Funeral services have been announced for Brooklyn District Attorney Ken Thompson, who died on Sunday at age 50 after battling cancer. This comes as Governor Andrew Cuomo is weighing "options" about who may succeed him in a special appointment.
The wake will be on Friday, October 14th, between 3 p.m. and 8 p.m. at the Christian Cultural Center, 12020 Flatlands Avenue in Brooklyn. The "homegoing service," which will also be at the Christian Cultural Center, is on Saturday, October 15th, from 10 a.m. to 12 p.m.
According to the NY Post, "An influential group of Brooklyn politicians want Gov. Cuomo to name Public Advocate Letitia James to replace" Thompson. Kings County Politics, which broke the news about James being a frontrunner, reports, "If James was named as the Brooklyn DA, it would likely take her out of the running for mayor possibly next year or in 2021."
However, political pundits often think that being New York City Mayor is something of a dead-end to holding higher political office, whereas being district attorney for the state’s largest county could put James on a different political trajectory and position to possibly run for statewide office.
But the lobbying on James’ behalf is already getting some pushback in state political circles.
“While we mourn the sudden passing of a thoughtful prosecutor, politics takes no days off,” said one Brooklyn political consultant active in both New York City and Albany. “Tish has long been positioned to run for NYS Attorney General in the event the opportunity arises for Eric Schneiderman to run for Governor. Her office has strategically been active in legal matters to burnish her lawyering credentials. The Governor should think very carefully about who he is empowering here, as her supporters are certainly not his friends.”
Currently, Eric Gonzalez, the Chief Assistant District Attorney, has been handling the cases. He said on Sunday, "The executive team and I are committed to leading the Office and carrying out DA Thompson's vision and initiatives." Gonzalez is reportedly up for the job as well.
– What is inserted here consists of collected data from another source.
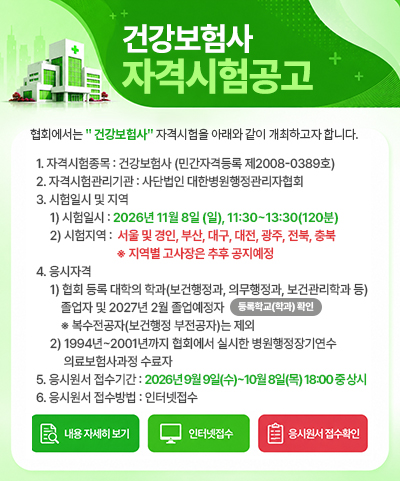 건강보험사
자격시험공고

협회에서는 " 건강보험사" 자격시험을 아래와 같이 개최하고자 합니다.

1. 자격시험종목 : 건강보험사 (민간자격등록 제2008-0389호)
2. 자격시험관리기관 : 사단법인 대한병원행정관리자협회
3. 시험일시 및 지역
1) 시험일시 : 2026년 11월 8일 (일), 11:30~13:30(120분)
2) 시험지역 : 서울 및 경인, 부산, 대구, 대전, 광주, 전북, 충북
※ 지역별 고사장은 추후 공지예정
4. 응시자격
1) 협회 등록 대학의 학과(보건행정과, 의무행정과, 보건관리학과 등) 졸업자 및 2027년 2월 졸업예정자 등록학교(학과) 확인
※ 복수전공자(보건행정 부전공자)는 제외
2) 1994년~2001년까지 협회에서 실시한 병원행정장기연수 의료보험사과정 수료자
5. 응시원서 접수기간 : 2026년 9월 9일(수)~10월 8일(목) 18:00 중 상시
6. 응시원서 접수방법 : 인터넷접수

내용 자세히 보기
인터넷접수
응시원서 접수확인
If James were appointed to the position, it would reset the field for city wide office, with the 2017 election year up ahead; the Post adds, "Borough President Eric Adams and state Sen. Daniel Squadron have been mentioned as potential candidates for a special election for public advocate, should James become DA." Mayor Bill de Blasio used the Public Advocate office to springboard himself into the mayorship.
Politics aside, Thompson will be sorely missed. The NY Times published an editorial praising his legacy, calling Thompson a "visionary prosecutor," noting how "his commitment to a boldly progressive agenda that has become a national model":
Mr. Thompson vowed to clean up the office — a promise he was making good on until his unexpected death on Sunday, at 50, from cancer.
The tragedy is, of course, greatest for his family. But Mr. Thompson’s death is also a big blow to the broader cause of progressive prosecutorial reform nationwide, and to the recognition by law enforcement leaders of pervasive racial disparities across the criminal justice system.
His earliest and perhaps bravest move was to call into question his predecessor’s long record of winning convictions based on dubious evidence or prosecutorial wrongdoing. To date, Mr. Thompson’s conviction-review unit has identified and reversed the convictions of 21 people, all black or Latino, who collectively spent hundreds of years in prison. He also stopped prosecuting people for low-level marijuana offenses and spearheaded a program aimed at helping more than a quarter-million Brooklyn residents erase outstanding warrants for minor offenses. Versions of both programs have now been adopted citywide.